# Bodum’s Automatic Coffee Machine Isn’t Just Prettier Than Yours—It’s Better



## cjbailey1 (Jan 17, 2011)

http://gizmodo.com/5876515/bodums-automatic-coffee-machine-isnt-just-prettier-than-yours++its-better

I was sent this by a friend and was particularly intrigued by the point at the end...



> P.S. Coffee nerds: My suspicion is that this year we might see a swing back toward more automation/machinery/techno-wizardry as we look for more consistency in coffee, after the last couple years of post-Clover wild and crazy haze of manual techniques that often produce delicious coffee, but not often very consistently. Yes/no?

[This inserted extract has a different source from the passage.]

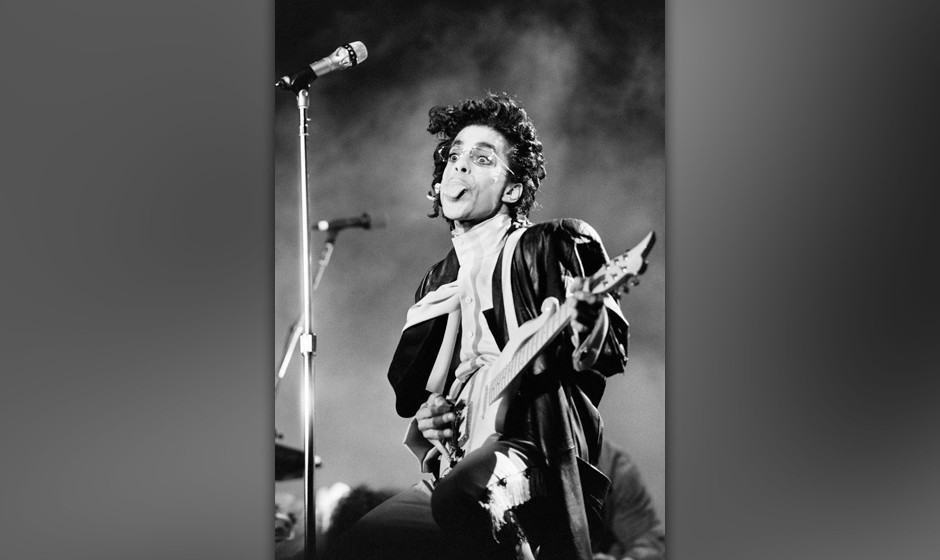 This black and white photo taken on June 15, 1987 shows musician Prince performing on stage during his concert at the Bercy v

Yes consistency is a good thing, but can something like this ever allow the adjustments you can easily do manually? I'm not sure!


----------



## MikeHag (Mar 13, 2011)

I think the issue of whether manual brewing or automated brewing delivers the most consistently good coffee is a distraction from the real issue. Whether you have the most automated solution out there or are using manual brew methods there is still a need for staff who understand how to use and maintain them properly... and in most cafes this isn't the case.

Manual brewing for me all the way, with a heavy HEAVY focus on good staff recruitment, with continuous training and development linked to career progression and financial reward. That is how you get consistently good coffee.


----------